Weber composed Elements of Light on his laptop and with the help of Norwegian composer Lars Petter Hagen, who orchestrated the score for live instruments, recorded it with the six-member ensemble from Oslo, The Bell Laboratory. Weber inscribes the work quite deliberately into a spiritual tradition, which is manifest both by the religious significance of its title (recalling the link between light and the divine in Christian and other religious traditions) and already in musicians’ dress: we see them posing in monk’s robes. Yet Weber is obviously a product of an enlightened tradition that cannot simply be renounced, even if one might not approve of some of its implications. It seems as if he is seeking access to the spiritual without relinquishing the analytical. This ambivalence between faith and knowledge is also reflected in the titles of the five movements of his new album, long, flowing sound textures of bells, percussion and electronic elements. He has called them Wave, Particle, Photon, Spectral Split and Quantum, using the terminology of physics to describe elements of light.

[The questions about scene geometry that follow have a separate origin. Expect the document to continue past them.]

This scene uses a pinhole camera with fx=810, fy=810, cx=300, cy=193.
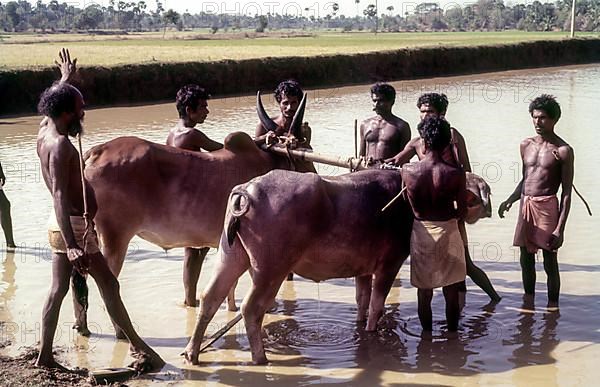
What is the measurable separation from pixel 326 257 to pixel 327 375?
0.83m

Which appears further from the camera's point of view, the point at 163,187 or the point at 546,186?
the point at 546,186

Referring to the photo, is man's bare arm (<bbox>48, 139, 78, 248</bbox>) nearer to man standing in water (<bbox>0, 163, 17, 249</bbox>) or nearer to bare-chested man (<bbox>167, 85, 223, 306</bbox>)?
bare-chested man (<bbox>167, 85, 223, 306</bbox>)

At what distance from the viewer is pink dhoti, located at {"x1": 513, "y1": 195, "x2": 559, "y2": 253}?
679 cm

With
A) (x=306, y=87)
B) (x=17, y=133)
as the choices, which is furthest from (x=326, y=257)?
(x=306, y=87)

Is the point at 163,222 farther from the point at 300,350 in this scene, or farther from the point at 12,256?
the point at 12,256

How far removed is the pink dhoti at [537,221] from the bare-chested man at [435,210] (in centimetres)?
114

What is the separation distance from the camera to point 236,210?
5.51m

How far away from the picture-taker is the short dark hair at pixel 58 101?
208 inches

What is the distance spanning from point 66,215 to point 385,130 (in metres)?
3.51

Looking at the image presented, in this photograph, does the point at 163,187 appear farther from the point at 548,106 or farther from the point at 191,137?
the point at 548,106

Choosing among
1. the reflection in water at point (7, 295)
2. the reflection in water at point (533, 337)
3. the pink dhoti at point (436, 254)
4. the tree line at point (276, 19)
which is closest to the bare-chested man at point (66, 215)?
the reflection in water at point (7, 295)

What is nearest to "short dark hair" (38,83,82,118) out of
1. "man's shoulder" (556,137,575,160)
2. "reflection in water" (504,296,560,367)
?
"reflection in water" (504,296,560,367)

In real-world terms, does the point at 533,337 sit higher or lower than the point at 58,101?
lower

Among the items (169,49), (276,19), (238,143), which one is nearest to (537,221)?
(238,143)
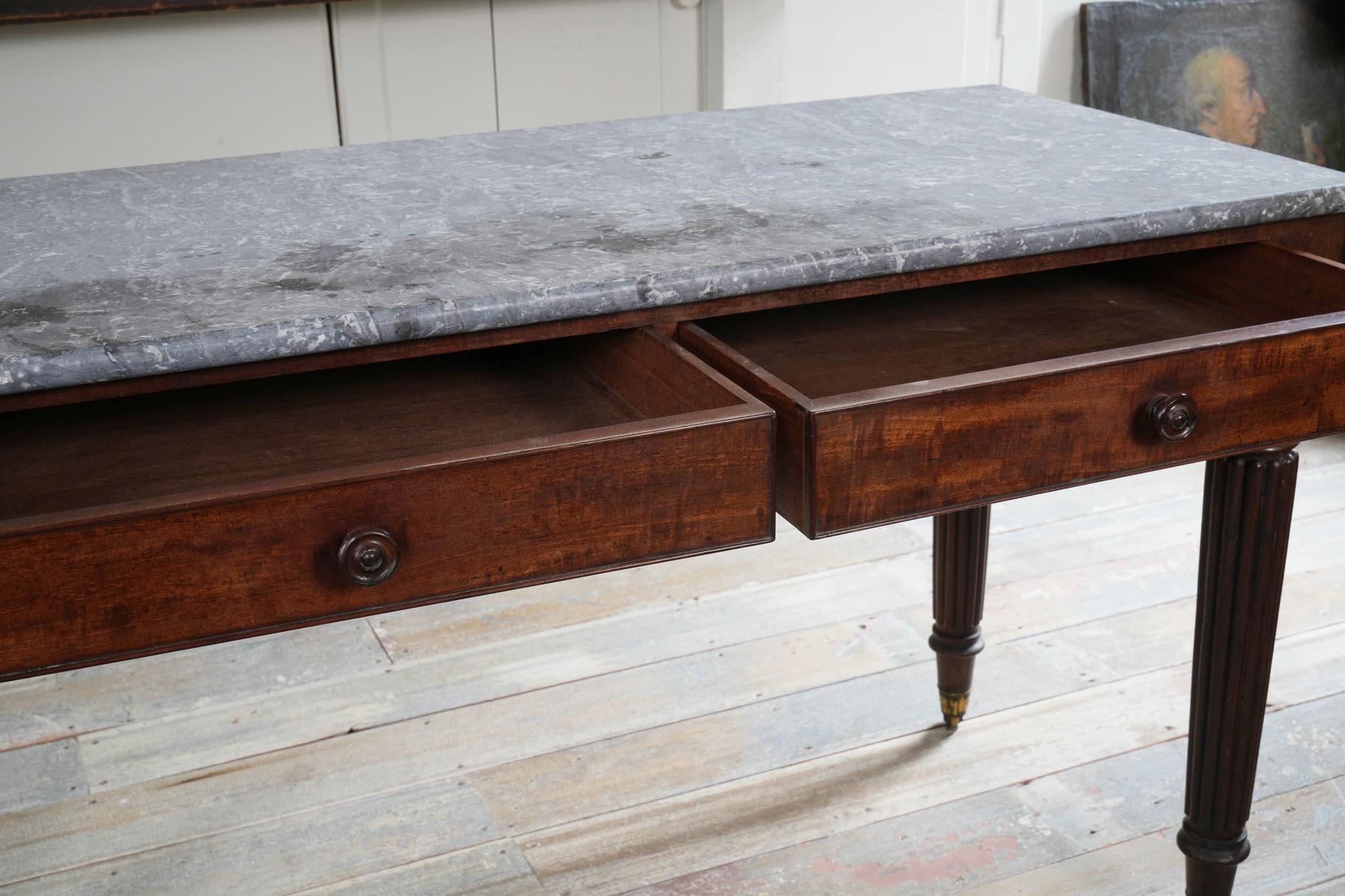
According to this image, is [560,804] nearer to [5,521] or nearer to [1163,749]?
[1163,749]

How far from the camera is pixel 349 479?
2.92 feet

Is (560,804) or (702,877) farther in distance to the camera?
(560,804)

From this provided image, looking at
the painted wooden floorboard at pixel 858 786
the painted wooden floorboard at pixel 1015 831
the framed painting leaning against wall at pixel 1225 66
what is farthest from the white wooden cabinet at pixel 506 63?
the painted wooden floorboard at pixel 1015 831

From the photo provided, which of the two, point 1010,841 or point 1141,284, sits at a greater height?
point 1141,284

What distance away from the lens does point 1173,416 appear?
1074 millimetres

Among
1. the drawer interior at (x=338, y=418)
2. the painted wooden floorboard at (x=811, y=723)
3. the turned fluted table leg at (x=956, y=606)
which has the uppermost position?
the drawer interior at (x=338, y=418)

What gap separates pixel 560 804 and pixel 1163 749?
2.58 ft

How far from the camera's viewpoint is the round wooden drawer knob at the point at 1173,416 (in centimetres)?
107

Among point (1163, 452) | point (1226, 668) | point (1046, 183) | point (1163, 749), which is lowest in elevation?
point (1163, 749)

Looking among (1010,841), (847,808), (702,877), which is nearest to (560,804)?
(702,877)

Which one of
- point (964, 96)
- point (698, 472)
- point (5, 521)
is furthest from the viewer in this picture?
point (964, 96)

Listening to the album one hears a 64-bell carillon: a collection of variously sized bronze bells which is usually installed in a tower and which is played by hand on an organ-like keyboard. The keys, operated with considerable force by the carillonneur, are connected by wires to the clappers and hammers that strike the individual bells. Once the bells are struck, the development of the sound, with its overlapping and frequency modulation, can no longer be influenced. The carillon can be played but, unlike computer-generated sounds, it cannot be fully controlled.
Like the Romantics, who emphasized the passive receptivity of awed vision, Weber tries to approach the miraculous via such elements of unpredictability. His last Pantha du Prince album Black Noise (Rough Trade, 2010) was already permeated by romantic tranquility, including found sounds obtained by attaching contact microphones to natural objects, and field recordings made in woods and meadows. But the resulting acoustic treasures were later distorted and morphed in the studio; the distilled electroacoustic spirit got the club treatment.

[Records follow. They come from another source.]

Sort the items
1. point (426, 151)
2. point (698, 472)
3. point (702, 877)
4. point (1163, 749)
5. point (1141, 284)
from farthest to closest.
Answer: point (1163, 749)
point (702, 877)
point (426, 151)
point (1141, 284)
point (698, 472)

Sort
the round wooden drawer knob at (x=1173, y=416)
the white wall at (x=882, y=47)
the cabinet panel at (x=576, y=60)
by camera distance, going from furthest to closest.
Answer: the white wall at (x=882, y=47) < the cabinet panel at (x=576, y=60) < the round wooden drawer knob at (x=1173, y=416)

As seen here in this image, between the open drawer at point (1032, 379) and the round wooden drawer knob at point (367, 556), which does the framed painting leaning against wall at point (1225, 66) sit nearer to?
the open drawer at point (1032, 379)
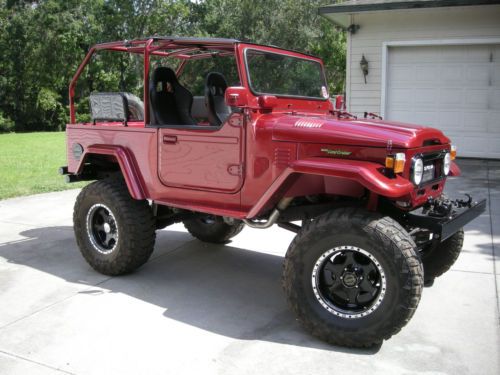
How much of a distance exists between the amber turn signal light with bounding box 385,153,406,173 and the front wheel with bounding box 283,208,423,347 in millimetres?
327

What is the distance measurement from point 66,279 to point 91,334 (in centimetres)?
122

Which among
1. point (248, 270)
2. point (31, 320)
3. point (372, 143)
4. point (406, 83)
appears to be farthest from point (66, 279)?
point (406, 83)

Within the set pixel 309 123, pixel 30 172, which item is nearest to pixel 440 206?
pixel 309 123

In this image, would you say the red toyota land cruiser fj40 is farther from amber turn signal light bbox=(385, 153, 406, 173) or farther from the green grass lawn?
the green grass lawn

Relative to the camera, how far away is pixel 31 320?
3.62m

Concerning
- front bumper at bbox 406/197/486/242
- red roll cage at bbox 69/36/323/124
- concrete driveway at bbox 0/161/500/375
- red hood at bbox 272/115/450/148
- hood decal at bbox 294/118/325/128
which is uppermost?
red roll cage at bbox 69/36/323/124

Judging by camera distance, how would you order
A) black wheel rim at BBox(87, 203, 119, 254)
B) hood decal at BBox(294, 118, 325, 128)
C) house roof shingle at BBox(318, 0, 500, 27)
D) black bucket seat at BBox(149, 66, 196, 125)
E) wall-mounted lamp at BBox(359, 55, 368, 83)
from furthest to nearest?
wall-mounted lamp at BBox(359, 55, 368, 83)
house roof shingle at BBox(318, 0, 500, 27)
black wheel rim at BBox(87, 203, 119, 254)
black bucket seat at BBox(149, 66, 196, 125)
hood decal at BBox(294, 118, 325, 128)

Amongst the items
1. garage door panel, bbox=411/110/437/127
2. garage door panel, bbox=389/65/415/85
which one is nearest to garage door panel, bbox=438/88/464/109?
garage door panel, bbox=411/110/437/127

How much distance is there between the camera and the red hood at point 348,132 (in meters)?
3.21

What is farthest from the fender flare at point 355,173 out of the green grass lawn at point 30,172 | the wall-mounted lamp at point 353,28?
the wall-mounted lamp at point 353,28

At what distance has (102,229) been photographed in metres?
4.65

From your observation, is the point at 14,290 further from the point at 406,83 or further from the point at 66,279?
the point at 406,83

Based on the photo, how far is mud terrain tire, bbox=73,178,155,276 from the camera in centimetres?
Answer: 431

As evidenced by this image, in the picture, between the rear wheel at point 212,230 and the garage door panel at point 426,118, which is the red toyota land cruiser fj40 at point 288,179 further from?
the garage door panel at point 426,118
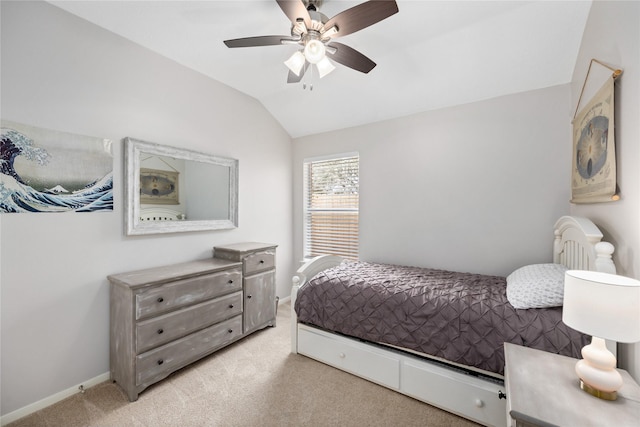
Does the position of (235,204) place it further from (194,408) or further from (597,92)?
(597,92)

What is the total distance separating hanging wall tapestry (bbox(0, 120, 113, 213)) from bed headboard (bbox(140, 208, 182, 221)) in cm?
27

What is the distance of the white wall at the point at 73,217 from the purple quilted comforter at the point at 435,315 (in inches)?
60.9

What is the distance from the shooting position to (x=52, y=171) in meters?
1.91

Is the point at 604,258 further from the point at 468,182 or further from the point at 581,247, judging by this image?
the point at 468,182

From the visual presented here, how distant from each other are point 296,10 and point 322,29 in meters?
0.20

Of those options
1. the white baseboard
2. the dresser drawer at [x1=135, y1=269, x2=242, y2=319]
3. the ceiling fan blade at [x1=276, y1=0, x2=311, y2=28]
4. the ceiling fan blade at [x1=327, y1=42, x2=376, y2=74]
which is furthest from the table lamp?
the white baseboard

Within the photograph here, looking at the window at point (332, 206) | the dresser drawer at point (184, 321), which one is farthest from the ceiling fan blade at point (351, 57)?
the dresser drawer at point (184, 321)

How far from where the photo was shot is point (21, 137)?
1.78 meters

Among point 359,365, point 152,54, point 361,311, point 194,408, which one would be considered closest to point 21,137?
point 152,54

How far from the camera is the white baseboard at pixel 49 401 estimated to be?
1742mm

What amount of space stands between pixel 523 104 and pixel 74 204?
388cm

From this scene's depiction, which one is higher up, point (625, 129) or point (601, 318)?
point (625, 129)

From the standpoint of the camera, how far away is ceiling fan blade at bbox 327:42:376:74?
5.97 feet

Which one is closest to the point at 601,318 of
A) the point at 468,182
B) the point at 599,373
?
the point at 599,373
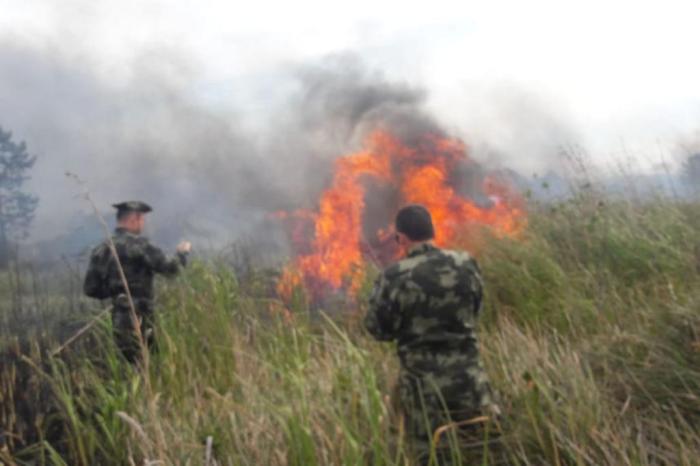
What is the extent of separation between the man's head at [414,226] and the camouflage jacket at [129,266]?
281 centimetres

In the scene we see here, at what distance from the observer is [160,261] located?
5453mm

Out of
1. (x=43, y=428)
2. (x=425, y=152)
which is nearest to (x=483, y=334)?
(x=43, y=428)

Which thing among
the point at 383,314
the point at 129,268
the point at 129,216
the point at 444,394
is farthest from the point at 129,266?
the point at 444,394

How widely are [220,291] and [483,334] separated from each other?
7.05 feet

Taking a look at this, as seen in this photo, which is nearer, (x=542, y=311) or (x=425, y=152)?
(x=542, y=311)

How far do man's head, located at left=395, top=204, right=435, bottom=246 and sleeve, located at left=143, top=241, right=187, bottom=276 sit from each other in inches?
110

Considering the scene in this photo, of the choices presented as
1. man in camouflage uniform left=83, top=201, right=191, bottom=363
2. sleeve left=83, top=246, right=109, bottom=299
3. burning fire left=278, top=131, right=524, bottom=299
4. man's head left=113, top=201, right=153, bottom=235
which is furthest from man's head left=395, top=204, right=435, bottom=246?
burning fire left=278, top=131, right=524, bottom=299

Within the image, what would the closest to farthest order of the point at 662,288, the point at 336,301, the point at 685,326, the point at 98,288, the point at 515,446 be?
Answer: the point at 515,446 → the point at 685,326 → the point at 662,288 → the point at 98,288 → the point at 336,301

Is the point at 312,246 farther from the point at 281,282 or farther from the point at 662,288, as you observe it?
the point at 662,288

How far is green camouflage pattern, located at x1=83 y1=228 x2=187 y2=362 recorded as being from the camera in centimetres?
544

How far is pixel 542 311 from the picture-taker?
486 cm

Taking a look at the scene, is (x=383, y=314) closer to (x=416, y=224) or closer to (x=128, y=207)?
(x=416, y=224)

Black Noise also made use of digital bell sounds. Working with actual bells on the new album signals an increased quest for authenticity. But contrary to the obscure murmurings in music writer Christoph Gurk’s promotional text for Elements of Light, the album neither features ‘invocations of supra-individual orders’ nor does it create a ‘world in which the author’s intentions play only a very limited part’. Rather than a mystical birthing of sound, the album is most definitely a man-made composition. Its acoustic material may be a little unruly, but the musical author is still on hand to organize it. Calling the carillon ‘one of the roots of aleatory music’ is also an exaggeration. If nothing but chance had prevailed here, Weber’s techno-bell-symphony would surely be a lot more difficult to listen to. In fact, in its non-ambient passages, Elements of Light seems not so far removed from common house albums: The bass drum kicks in time-honoured 4/4 measure, and most of the time Weber manages to avoid the album’s hypnotic minimalism à la Steve Reich from bordering on kitsch. But after the bombast and bluster of the concept, the posing and the costumes, the music itself seems almost incidental. And that is less than it deserves.